In 2022, climate change has arrived with a vengeance, evidenced by deadly heatwaves in the U.S., U.K., and Europe. We have seen deadly and environment-destroying wildfires in France, Spain, Portugal, Hungary, and the southwestern U.S. And across the world, the increasing weather extremes due to climate change are producing both widespread droughts, and ironically, torrential flooding.
It's self-evident that "Climate change is everyone's problem, and no one can hide from it." This is an "All-hands on deck" problem. The growing chorus sounding this message includes the UN Secretary General,a the International Panel of Climate Change, governments of nations worldwide,b and of course Greta Thunberg.c
How should the computing community respond?
The computing community must embrace the challenge to reduce the carbon-emissions and other environmental impacts of computing. These massive and growing impacts are not only well documented,"d but a recent U.S. National Academies report on responsible computing research specifically calls for addressing climate impact as "Environmental Externalities," an essential part of computing research.e
While there are wonderful, high-minded uses of computing—for example, climate modeling, precision engineering, breakthrough science—the reality is less noble. Just as telephony evolved from serious business purpose to casual social interaction, much of computing supports enjoyment, connection, and commerce. Social networking. Instant messaging. Dating. Gaming. Advertising. Logistics. Many of the "tech titans" are built on advertising, social networking, e-commerce, and so on. These are important to society, personal well being, and profits. All too often, they also increase carbon emissions, encouraging consumption that further destroys the earth's environment.
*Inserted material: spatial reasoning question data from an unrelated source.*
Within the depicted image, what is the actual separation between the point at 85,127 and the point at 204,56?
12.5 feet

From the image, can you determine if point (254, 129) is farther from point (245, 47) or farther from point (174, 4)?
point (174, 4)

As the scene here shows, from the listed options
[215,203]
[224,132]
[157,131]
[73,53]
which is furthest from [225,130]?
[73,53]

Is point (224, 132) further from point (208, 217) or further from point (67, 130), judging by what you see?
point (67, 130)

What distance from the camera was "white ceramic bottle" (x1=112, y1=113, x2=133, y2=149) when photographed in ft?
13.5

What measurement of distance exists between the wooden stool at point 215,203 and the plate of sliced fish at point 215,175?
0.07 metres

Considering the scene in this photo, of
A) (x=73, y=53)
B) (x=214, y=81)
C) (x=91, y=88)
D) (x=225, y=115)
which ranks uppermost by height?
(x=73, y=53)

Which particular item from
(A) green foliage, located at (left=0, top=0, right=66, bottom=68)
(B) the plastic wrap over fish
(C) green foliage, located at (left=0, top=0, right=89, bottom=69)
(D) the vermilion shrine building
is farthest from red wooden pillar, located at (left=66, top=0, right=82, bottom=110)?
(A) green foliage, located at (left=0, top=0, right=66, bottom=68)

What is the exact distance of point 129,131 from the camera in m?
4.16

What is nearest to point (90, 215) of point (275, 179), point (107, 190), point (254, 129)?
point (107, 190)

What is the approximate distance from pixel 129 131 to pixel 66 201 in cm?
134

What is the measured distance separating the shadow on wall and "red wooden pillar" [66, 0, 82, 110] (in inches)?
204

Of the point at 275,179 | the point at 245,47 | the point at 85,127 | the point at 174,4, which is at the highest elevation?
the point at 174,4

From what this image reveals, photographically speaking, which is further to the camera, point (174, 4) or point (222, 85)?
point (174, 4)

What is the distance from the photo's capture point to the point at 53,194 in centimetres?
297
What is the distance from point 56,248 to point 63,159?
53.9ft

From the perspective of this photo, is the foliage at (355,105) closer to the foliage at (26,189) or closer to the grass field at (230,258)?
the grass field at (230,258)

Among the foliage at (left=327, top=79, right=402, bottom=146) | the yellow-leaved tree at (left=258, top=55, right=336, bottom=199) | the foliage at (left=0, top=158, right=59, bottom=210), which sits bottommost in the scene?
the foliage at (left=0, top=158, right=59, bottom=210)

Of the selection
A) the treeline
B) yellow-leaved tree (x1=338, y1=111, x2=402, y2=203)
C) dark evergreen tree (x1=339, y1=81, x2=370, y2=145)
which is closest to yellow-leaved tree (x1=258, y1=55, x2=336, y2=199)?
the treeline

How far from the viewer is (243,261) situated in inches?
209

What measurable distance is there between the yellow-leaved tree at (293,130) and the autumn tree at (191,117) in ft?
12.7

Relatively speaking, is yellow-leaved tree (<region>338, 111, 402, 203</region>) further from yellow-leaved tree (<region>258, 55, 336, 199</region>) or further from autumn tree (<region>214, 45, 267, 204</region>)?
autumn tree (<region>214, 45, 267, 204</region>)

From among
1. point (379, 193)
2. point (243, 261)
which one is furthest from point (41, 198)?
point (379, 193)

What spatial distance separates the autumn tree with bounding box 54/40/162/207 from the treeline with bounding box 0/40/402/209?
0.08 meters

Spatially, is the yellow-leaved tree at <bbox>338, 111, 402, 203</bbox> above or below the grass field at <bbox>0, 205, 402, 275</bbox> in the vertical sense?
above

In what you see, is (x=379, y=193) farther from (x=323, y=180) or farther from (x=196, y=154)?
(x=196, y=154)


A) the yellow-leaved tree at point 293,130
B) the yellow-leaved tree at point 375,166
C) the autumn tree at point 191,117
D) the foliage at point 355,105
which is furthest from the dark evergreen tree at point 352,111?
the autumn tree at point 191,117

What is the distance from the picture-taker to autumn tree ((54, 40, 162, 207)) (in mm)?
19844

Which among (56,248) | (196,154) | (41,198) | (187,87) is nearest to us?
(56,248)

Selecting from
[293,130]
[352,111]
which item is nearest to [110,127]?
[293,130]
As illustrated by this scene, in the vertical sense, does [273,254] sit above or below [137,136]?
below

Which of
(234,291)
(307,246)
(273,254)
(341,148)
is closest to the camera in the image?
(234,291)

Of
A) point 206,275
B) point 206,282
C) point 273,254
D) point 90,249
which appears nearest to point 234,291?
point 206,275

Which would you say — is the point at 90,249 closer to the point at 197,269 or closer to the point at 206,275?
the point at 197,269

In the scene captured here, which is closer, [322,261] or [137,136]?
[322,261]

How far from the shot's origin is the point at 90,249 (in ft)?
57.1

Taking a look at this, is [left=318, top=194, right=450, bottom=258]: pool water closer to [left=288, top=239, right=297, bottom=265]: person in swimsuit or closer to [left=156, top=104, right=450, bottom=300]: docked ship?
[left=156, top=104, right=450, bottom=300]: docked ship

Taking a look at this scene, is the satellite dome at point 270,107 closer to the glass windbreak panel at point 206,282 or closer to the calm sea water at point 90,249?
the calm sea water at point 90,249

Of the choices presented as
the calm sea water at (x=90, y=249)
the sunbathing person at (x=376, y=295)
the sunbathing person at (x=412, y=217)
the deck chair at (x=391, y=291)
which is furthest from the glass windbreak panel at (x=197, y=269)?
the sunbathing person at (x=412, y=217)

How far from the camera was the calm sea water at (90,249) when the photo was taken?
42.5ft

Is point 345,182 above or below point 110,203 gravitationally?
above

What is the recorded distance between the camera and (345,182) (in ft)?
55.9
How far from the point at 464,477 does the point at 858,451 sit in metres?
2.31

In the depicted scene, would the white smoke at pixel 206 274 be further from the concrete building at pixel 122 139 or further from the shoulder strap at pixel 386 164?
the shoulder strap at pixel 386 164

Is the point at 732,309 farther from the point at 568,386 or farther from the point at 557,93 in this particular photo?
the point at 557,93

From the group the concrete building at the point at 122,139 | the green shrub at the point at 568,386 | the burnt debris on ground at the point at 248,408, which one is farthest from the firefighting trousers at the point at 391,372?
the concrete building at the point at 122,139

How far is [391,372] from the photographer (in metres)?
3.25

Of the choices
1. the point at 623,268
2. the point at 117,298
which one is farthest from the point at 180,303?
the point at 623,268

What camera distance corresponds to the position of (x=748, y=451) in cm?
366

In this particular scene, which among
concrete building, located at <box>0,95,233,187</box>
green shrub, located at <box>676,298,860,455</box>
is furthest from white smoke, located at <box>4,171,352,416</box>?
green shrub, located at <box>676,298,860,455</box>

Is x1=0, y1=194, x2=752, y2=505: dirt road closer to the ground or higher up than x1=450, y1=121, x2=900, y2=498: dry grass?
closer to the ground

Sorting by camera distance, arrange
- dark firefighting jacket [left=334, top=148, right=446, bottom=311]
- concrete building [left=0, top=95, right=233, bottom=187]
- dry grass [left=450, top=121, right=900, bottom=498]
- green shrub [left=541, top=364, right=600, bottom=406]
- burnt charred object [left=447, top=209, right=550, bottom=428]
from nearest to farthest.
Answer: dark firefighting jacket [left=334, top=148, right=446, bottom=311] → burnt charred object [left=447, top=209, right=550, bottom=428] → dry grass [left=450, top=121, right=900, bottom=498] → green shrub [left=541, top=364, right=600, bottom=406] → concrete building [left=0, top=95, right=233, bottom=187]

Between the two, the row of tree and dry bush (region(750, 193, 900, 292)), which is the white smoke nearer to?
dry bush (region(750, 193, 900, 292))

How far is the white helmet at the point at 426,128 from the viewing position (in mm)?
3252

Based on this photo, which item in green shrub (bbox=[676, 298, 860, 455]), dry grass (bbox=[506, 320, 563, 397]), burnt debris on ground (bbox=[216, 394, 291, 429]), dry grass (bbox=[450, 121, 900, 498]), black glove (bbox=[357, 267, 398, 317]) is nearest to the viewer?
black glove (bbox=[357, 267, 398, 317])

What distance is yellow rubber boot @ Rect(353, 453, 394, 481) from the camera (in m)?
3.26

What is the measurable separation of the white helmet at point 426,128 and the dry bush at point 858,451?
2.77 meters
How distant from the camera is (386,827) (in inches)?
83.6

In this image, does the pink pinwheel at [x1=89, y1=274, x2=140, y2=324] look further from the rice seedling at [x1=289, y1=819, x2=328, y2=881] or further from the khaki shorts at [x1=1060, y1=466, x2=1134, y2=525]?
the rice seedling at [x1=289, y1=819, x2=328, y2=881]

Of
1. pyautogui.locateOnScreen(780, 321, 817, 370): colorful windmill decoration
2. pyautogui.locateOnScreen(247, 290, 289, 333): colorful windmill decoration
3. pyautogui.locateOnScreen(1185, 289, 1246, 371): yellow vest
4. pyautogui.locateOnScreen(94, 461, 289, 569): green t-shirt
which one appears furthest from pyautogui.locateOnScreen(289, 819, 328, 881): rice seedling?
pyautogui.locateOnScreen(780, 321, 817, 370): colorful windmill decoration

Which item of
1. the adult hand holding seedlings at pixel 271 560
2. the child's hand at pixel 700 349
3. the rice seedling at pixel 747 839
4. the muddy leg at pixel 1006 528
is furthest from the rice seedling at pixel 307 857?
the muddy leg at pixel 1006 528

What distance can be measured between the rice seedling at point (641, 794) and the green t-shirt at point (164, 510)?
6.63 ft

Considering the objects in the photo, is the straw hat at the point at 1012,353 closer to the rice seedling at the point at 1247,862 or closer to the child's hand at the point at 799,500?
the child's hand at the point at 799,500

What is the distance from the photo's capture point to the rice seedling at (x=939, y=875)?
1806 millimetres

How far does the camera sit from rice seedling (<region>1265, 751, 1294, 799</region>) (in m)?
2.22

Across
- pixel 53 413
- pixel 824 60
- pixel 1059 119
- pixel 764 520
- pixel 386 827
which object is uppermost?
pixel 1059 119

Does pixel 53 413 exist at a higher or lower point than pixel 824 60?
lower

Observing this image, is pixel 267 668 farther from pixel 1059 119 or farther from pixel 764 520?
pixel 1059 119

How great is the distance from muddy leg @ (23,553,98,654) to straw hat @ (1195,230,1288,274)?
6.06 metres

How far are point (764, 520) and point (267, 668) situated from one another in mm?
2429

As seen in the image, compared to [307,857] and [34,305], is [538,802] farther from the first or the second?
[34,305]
To shoulder its responsibility, the computing community should embrace a grand challenge to reduce the carbon-emissions and environmental impact of computing in absolute terms dramatically, and if possible, to zero. This includes scope 2 and 3 carbon emissions, product e-waste, water use, mineral-extraction environmental damage, and more. Only with dramatic reductions can we hope to shrink the negative absolute impacts of rapidly growing computing use. This daunting challenge is rife with hard research problems; there's no five-year or even 25-year plan to solve it. But we must accept responsibility and get started.
What can you do? (As a member of the computing community)
- Participate in the growing number of research conferences and workshopsf focused on computing sustain-ability. USENIX recently held a new workshop—Hot Carbon—where ideas included lifecycles and technology that wean computing from its "fast fashion" model, datacenter designs and workload management to help the power grid absorb more renewable energy, and new computing models with temporal flexibility.
- Talk with students, peers, or employees about sustainability. Channel their passion and creativity into the sustainability grand challenge and to overcome inertia in corporate, academic, and research community thinking.
- Reject goals that falsely limit the responsibility to solve the problem. Offsets were never sufficient. Renewable power purchases are not either. And individual net zero carbon isn't either. For this "All-hands on Deck" challenge, each organization or individual needs to do everything they can!
In the coming year, we are planning a special issue for Communications that will focus on sustainability and the deep challenges that computing faces, with the goal of inspiring research and new ideas.